== Exercise ==
In the items below, lay out as a numbered list the lines between the one holding "How far are" and the one holding "7.61 metres", inclusive. Leave out any blank lines.

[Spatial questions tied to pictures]

______

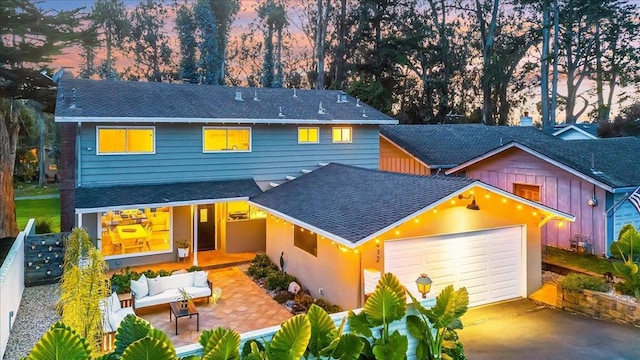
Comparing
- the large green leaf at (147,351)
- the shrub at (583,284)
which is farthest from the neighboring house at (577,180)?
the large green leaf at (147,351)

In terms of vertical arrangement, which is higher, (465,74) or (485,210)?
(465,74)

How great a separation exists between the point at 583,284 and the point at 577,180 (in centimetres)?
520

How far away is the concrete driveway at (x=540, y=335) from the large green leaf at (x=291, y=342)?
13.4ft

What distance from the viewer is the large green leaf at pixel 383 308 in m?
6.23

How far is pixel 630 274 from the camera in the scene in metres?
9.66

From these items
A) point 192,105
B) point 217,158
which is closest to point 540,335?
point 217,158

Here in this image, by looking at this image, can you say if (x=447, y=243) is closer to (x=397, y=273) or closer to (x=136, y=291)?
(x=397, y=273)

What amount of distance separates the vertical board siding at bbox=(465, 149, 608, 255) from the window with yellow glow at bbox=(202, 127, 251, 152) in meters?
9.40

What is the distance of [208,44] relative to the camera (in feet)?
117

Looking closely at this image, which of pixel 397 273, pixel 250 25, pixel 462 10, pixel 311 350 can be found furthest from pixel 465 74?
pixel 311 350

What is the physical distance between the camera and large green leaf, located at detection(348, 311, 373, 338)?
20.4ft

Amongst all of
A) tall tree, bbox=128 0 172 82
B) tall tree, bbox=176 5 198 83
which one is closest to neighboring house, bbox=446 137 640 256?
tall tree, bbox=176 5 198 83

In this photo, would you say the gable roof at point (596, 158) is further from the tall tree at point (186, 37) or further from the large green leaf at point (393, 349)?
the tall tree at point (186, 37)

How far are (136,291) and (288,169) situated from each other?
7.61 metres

______

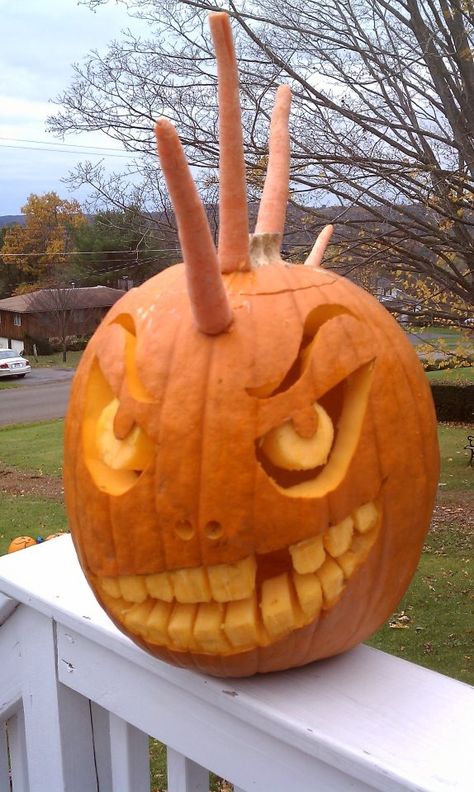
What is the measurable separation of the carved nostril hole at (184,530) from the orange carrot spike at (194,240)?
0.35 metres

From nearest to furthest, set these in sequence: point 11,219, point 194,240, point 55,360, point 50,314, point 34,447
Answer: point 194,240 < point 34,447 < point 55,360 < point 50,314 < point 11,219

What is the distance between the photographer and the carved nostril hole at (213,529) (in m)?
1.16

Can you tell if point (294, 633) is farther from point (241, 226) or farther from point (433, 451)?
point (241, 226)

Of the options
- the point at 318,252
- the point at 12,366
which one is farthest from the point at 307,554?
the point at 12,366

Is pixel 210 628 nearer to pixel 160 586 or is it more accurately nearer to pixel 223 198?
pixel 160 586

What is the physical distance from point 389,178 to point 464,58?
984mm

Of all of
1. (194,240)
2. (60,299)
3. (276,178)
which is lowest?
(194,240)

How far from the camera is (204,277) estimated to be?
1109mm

______

== Final answer ==
1. How far are (136,291) and (288,169) situated from each other?
2. 7.61 metres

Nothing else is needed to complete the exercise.